OBJECTIVE: Reproduce the data below verbatim, starting at its first line and ending at the line that contains "<instances>", with both of those lines included.
==== SUPPLIED DATA ====
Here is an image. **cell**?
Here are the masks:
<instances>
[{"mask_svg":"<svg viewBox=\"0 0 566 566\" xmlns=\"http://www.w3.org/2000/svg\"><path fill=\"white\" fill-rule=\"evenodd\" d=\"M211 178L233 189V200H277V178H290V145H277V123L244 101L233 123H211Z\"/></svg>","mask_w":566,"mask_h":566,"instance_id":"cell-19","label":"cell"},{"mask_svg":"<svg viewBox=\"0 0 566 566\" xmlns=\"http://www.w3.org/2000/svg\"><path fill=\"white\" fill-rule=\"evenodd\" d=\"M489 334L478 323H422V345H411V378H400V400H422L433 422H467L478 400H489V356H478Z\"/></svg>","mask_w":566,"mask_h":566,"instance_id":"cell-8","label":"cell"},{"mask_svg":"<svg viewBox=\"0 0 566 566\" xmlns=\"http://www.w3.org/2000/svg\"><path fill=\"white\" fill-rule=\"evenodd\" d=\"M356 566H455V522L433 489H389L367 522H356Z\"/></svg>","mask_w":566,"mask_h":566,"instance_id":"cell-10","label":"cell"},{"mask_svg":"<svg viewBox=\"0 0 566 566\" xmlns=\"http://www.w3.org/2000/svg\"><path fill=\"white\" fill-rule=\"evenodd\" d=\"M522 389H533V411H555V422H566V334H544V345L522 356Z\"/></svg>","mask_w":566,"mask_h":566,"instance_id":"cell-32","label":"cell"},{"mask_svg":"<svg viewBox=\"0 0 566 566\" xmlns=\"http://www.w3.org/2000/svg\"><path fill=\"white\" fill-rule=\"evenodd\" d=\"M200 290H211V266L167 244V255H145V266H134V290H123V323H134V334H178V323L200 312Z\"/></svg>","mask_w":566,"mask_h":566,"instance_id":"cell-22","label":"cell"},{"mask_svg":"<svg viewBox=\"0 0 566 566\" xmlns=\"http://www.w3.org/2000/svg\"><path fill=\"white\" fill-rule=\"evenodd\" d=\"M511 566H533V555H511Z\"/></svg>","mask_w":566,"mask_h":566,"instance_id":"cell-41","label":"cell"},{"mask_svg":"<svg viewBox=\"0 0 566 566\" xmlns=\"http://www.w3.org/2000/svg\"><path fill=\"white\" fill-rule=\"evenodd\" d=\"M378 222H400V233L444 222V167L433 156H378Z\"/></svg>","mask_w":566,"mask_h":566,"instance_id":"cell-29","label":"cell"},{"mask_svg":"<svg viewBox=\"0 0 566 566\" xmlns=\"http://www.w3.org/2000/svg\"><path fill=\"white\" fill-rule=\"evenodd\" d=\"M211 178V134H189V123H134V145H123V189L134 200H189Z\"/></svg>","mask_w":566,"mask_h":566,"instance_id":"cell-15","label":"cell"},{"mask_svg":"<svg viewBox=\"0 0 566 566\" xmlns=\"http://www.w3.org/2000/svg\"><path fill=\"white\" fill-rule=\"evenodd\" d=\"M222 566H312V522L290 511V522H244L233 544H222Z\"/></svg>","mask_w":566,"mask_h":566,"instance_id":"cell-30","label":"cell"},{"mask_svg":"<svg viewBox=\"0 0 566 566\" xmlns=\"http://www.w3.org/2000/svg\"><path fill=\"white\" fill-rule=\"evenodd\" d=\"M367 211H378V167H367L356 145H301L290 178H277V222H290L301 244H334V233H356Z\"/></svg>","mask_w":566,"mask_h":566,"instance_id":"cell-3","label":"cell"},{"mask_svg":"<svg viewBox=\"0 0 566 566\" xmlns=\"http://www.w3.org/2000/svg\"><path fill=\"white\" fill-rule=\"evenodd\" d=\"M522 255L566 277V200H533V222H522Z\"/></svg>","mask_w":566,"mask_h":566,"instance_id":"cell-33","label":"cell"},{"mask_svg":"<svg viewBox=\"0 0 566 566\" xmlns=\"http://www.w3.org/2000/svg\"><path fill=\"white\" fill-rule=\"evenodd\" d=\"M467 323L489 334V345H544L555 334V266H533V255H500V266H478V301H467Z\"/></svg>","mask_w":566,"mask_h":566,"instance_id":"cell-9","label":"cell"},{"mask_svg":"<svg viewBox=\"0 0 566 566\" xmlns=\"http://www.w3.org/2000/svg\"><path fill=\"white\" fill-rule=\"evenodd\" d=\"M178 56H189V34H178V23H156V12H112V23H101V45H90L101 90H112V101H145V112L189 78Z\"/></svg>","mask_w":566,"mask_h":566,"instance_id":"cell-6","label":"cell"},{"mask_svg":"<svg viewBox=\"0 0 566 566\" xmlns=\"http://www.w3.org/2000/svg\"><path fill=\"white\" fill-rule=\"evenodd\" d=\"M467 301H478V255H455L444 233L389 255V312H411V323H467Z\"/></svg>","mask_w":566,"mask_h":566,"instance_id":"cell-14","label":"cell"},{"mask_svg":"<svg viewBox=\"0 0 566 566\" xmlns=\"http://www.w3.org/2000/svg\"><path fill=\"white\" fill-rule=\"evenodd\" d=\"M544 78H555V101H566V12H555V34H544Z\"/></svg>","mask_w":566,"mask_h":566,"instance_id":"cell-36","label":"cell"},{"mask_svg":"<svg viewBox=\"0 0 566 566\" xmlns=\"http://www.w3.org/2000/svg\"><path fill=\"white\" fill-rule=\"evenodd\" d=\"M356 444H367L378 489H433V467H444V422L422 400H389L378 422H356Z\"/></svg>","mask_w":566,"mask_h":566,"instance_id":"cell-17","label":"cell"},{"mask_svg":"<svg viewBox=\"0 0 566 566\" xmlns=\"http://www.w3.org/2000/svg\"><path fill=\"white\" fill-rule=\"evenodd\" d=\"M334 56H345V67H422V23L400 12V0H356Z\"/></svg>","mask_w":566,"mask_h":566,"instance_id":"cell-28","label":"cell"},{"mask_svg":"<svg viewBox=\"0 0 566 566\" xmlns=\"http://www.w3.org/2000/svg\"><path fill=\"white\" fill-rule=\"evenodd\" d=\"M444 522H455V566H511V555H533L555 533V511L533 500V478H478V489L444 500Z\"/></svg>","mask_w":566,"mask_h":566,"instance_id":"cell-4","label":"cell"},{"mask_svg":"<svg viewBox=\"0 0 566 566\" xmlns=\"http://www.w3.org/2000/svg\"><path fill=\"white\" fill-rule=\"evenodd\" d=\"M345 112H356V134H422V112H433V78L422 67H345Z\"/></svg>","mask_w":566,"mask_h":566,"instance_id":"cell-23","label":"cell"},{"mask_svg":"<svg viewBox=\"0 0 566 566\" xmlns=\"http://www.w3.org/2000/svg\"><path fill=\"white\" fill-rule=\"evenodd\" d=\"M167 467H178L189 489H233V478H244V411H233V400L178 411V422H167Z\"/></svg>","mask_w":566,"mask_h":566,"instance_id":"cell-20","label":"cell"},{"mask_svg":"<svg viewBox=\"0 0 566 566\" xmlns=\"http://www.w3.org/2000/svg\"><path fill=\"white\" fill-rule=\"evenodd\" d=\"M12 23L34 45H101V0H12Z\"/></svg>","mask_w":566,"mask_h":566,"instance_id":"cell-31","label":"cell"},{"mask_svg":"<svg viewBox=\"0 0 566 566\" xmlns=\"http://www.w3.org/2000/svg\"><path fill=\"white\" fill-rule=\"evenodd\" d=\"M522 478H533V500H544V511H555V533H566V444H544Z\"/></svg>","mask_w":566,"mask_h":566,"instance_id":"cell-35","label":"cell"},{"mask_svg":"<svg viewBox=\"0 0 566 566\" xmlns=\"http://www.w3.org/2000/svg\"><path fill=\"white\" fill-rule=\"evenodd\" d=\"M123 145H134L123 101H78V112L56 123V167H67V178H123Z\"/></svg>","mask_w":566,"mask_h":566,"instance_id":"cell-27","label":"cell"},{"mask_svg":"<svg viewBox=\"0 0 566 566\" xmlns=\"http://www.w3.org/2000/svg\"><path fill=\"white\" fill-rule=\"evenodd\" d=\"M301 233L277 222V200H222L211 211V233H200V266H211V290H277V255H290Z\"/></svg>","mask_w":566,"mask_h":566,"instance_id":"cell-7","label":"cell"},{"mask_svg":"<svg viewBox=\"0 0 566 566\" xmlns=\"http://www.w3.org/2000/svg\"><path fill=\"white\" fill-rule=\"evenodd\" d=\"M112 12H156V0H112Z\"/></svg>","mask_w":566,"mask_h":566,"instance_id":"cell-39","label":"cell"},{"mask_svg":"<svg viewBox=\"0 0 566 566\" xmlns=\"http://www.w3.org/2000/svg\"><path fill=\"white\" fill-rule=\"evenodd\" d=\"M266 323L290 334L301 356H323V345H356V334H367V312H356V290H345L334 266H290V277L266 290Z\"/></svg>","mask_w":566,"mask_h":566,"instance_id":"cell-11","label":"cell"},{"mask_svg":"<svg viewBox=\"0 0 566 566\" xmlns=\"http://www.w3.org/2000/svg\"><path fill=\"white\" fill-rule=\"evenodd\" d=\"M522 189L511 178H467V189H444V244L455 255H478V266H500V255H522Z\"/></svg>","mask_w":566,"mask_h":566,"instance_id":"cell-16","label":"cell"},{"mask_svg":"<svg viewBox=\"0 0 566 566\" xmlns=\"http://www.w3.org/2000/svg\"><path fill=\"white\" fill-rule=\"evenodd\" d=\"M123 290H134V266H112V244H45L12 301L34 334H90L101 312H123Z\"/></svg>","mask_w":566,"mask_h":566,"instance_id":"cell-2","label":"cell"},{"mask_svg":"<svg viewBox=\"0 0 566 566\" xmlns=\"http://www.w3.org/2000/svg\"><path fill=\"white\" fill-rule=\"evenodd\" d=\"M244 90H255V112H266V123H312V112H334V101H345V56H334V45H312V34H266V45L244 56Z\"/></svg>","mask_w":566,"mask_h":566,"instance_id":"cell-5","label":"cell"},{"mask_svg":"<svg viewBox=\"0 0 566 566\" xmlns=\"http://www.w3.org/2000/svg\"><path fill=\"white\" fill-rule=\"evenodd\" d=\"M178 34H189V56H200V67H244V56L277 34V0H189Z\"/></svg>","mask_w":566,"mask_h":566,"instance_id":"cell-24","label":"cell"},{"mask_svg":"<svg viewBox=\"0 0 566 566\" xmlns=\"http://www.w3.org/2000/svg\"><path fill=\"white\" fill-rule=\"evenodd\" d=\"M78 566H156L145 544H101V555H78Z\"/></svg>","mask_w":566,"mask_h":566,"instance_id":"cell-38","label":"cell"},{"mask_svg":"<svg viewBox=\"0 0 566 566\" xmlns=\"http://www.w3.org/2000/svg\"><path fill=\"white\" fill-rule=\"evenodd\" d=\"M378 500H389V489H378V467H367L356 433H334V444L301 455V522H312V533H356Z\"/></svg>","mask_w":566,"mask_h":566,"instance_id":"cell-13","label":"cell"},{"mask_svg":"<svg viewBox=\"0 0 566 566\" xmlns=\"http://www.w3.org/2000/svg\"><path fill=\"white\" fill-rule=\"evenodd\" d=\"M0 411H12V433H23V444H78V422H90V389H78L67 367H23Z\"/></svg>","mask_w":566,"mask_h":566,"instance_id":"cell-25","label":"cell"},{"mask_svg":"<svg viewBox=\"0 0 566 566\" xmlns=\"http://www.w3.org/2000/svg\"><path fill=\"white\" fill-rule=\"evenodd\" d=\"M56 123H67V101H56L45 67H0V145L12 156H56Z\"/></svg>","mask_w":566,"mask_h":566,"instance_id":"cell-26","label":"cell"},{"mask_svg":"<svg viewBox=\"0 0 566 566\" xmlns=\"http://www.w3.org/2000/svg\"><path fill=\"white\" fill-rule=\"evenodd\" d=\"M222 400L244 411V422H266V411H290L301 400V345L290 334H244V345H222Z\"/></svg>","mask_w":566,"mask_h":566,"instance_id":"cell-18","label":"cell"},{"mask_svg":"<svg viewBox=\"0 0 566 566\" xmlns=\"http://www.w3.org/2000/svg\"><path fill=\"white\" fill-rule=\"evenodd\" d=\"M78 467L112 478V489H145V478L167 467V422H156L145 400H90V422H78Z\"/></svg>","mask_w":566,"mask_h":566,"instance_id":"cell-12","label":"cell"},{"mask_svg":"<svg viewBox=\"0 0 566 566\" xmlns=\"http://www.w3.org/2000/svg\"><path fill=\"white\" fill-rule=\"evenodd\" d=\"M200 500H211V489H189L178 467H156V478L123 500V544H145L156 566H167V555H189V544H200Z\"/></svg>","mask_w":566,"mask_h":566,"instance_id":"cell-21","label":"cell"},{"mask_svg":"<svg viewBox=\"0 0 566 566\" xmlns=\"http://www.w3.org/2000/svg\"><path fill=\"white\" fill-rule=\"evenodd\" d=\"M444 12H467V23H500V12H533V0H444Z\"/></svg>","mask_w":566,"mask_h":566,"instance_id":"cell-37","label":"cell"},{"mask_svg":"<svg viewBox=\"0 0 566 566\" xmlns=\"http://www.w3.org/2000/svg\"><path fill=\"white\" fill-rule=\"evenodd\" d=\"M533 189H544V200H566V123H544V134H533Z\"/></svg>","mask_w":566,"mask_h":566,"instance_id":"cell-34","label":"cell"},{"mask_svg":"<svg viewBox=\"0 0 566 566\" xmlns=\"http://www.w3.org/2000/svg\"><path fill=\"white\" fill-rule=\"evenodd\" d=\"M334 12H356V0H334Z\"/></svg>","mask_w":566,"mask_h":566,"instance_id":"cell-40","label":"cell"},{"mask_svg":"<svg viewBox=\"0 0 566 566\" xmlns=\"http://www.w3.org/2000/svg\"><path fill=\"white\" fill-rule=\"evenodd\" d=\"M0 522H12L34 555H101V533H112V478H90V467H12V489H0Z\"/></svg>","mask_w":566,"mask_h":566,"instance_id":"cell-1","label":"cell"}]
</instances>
====
OUTPUT OF THE TASK:
Here is an image. **cell**?
Here are the masks:
<instances>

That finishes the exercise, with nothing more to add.